▶ 本文抜粋

....

一橋大学社会学部へ進むと、子どものころから足が速かったので陸上部に入り、200メートル競走を続けた。就職期は第1次石油危機後の不況で、男女雇用機会均等法ができる前。希望した新聞社は女性をほとんど採ってなく、出版社も採用がない。ある出版社で紹介された企業の社内報編集者に採用されたが、一緒に仕事をした人間と合わずに2年で辞める。父が体調を崩したこともあって、帰郷した。

大学で教える身へ勉強会や討論会での「出会い」が決めた道

 3年たったころ再び東京へ。大学の先輩が紹介してくれた生命保険文化センターの嘱託研究員を、約12年やる。生き方を左右する「出会い」は、ここにもあった。勉強会やテレビの討論会へ出て知己を得た大阪大学の蝋山昌一名誉教授や本間正明教授が、企業の寄付で経済の講座が始まるときに「教えてみないか」と声をかけてくれた。93年から3年間、客員助教授として「リスクと情報の経済学」の講義をした。次の政策研究大学院大学の前身、埼玉大学大学院の政策科学研究科の助教授も、阪大教授だった八田達夫氏の紹介で決まる。ここで「嘱託」「客員」の肩書が、終わった。

....

▶ 問題の説明
大学で教える道へ進むまでの歩みをつづった上の文章を、最後の文の後から書き継いでください。

....

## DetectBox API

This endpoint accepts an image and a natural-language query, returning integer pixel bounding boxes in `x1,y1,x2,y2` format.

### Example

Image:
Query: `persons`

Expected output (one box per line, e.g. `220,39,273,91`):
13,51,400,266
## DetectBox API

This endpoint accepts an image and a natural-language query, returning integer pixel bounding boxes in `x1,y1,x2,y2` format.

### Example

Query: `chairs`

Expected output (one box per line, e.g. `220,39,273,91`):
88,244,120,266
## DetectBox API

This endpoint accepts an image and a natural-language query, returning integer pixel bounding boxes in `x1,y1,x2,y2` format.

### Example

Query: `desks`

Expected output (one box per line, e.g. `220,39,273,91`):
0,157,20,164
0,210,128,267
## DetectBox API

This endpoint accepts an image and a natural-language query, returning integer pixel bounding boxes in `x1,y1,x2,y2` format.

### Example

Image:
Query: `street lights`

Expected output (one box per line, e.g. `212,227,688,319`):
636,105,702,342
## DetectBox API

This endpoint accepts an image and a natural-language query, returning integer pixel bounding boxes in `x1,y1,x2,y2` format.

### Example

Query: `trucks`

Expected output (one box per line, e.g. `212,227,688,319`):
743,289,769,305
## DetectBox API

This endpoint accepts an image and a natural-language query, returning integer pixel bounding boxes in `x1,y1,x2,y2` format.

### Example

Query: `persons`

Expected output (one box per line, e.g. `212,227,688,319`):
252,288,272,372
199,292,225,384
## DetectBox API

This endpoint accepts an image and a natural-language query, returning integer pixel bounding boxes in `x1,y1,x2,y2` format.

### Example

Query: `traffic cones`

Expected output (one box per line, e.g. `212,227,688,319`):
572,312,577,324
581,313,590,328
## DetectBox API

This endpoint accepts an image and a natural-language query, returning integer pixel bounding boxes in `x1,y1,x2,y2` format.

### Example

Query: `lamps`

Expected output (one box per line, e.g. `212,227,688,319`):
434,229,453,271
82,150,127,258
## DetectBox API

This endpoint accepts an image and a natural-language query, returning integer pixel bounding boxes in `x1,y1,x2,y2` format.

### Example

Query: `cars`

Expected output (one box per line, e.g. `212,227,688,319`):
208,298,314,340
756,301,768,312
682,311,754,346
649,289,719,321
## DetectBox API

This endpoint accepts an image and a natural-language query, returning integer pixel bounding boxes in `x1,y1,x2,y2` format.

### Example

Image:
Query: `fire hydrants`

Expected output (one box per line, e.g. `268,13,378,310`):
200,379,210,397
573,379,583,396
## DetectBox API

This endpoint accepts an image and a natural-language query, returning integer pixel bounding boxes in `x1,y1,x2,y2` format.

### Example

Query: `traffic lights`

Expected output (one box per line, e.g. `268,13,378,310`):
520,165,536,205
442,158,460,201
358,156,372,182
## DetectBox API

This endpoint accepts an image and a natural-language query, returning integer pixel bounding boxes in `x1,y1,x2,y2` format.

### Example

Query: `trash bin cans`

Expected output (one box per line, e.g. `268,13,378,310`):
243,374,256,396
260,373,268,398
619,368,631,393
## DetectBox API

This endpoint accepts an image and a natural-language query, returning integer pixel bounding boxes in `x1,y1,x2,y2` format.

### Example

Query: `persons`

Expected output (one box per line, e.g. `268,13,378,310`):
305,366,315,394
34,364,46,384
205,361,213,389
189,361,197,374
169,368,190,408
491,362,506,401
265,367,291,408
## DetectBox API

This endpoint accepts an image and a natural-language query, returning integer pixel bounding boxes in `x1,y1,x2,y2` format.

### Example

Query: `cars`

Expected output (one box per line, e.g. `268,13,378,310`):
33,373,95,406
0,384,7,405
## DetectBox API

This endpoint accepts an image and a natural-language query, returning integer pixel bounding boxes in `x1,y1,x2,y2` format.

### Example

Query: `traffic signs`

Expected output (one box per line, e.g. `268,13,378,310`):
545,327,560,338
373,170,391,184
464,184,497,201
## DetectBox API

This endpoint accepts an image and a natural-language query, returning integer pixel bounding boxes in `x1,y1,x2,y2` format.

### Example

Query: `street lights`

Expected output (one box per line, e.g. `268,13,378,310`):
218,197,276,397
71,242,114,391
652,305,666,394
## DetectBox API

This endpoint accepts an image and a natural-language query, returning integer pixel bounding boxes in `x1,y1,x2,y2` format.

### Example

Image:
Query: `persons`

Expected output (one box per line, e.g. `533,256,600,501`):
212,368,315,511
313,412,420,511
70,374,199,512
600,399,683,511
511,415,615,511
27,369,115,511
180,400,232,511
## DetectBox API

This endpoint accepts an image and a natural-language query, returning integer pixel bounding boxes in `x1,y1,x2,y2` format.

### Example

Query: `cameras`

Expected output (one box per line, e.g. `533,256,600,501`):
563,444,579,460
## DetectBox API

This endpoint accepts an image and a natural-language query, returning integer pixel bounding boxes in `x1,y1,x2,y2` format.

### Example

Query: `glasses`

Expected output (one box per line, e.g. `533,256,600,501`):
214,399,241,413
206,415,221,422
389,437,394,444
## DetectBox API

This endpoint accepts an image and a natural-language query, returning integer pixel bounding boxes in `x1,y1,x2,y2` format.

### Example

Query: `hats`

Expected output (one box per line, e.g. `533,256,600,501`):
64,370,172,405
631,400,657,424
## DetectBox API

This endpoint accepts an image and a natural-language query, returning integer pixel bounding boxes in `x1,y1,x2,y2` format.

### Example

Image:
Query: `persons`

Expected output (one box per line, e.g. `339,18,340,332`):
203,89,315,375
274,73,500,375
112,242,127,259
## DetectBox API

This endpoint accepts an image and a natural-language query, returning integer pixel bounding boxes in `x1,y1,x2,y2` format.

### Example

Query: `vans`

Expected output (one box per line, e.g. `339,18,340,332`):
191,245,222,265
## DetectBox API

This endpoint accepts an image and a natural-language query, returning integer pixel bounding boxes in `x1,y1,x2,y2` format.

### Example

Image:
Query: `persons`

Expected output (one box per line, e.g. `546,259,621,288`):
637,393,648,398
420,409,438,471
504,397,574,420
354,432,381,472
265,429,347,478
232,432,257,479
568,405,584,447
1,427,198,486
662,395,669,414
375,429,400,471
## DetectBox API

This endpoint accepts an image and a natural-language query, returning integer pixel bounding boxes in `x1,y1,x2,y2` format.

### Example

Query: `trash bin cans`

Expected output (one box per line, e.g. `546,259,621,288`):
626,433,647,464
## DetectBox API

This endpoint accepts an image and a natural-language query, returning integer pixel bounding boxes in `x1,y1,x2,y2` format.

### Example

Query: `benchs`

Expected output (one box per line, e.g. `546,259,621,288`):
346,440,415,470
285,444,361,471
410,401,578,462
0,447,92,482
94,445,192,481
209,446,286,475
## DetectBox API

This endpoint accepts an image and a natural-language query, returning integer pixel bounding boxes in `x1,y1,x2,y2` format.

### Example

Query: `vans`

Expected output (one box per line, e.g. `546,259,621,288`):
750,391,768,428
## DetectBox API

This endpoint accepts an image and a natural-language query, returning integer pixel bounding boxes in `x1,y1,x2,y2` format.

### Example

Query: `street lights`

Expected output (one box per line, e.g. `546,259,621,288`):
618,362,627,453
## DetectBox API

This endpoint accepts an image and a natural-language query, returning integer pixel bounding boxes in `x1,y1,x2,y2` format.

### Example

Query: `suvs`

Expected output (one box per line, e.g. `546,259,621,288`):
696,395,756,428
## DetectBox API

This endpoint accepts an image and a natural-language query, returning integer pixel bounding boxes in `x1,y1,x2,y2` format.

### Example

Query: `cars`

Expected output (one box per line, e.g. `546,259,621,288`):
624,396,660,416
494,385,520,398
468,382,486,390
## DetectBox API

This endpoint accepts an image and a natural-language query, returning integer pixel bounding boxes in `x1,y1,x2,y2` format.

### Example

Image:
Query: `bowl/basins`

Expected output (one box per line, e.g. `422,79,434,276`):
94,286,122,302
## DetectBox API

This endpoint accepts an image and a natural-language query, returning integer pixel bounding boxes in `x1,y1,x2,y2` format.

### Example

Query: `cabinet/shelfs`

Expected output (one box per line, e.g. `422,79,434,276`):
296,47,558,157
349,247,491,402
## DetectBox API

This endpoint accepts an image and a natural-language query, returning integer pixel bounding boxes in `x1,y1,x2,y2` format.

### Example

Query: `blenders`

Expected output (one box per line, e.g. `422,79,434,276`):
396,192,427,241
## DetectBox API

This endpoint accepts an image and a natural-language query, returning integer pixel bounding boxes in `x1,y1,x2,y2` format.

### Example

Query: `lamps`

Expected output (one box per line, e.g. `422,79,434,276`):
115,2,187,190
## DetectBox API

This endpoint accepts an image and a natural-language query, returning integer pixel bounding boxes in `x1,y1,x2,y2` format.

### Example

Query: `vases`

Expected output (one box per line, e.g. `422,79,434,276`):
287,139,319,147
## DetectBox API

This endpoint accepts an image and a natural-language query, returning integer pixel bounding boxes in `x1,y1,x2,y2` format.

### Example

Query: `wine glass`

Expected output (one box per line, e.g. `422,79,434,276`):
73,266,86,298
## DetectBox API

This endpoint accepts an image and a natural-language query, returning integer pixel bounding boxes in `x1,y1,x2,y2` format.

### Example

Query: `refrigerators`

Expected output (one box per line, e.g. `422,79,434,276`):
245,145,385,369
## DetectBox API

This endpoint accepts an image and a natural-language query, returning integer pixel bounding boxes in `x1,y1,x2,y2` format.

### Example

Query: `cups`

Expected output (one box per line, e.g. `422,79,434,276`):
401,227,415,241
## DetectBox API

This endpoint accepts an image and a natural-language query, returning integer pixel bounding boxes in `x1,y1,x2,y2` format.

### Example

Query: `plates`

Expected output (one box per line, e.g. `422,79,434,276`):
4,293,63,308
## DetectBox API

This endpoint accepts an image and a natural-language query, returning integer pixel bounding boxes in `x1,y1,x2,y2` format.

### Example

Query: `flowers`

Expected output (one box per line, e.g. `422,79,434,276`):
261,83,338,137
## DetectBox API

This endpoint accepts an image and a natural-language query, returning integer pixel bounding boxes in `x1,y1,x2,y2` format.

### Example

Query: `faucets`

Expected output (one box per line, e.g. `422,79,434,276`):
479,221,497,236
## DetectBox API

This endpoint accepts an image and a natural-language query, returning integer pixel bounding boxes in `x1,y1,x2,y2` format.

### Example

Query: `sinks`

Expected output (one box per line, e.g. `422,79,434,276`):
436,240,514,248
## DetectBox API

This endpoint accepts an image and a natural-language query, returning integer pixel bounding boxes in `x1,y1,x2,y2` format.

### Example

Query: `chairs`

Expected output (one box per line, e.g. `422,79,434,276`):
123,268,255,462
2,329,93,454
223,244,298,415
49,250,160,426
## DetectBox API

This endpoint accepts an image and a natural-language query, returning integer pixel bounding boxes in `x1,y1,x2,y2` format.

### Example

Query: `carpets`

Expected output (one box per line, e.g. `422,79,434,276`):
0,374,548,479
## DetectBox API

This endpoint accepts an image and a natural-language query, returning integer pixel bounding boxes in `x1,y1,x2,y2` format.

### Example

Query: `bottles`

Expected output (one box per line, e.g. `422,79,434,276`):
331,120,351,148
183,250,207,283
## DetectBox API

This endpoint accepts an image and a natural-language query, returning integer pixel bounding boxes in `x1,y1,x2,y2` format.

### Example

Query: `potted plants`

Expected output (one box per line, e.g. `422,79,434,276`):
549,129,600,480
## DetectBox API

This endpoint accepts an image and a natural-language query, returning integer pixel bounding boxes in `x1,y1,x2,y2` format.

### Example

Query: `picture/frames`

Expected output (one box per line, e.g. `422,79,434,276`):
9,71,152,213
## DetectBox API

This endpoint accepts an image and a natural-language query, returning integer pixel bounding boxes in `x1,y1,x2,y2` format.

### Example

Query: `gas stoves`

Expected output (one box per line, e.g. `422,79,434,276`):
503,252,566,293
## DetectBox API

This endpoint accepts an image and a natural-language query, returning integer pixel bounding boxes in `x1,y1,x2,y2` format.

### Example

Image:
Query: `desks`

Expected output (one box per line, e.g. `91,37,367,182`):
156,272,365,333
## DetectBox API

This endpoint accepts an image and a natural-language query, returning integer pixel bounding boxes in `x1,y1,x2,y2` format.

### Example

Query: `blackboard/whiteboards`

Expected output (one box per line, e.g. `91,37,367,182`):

....

▶ 解答
 内閣府へ出て大学教授へ戻った後も、「出会い」の力に動かされる。2006年夏、諮問会議の民間委員も務めた牛尾治朗・元経済同友会代表幹事から電話があり、「あなたに民間委員になってほしいという話がある」と言われた。牛尾氏は小泉首相を支援する経済人で、諮問会議はとても大事だと思う場。「受けよう」と、決めた。すると小泉首相が9月に退任し、官房長官だった安倍晋三氏が後を継ぐ動きが始まる。そこで牛尾氏に会うと、「おい、もっと大きいほうがきたぞ」と言う。

 諮問会議も含めた経済財政の担当相就任だ。「それは、とんでもない」と、断り続けた。でも、1時間ほど説得を受けていたら、「やらせてみようと言ってくれる人がいるなら、まあ、やってもいいかな」との思いが湧いてくる。結局、3度、諮問会議の担当大臣を務めた。桜島の「ど〜ん」という姿がくれた「何とかなるだろう」の気持ちが生んだ『源流』。そこからの流れが、流域を広げていく。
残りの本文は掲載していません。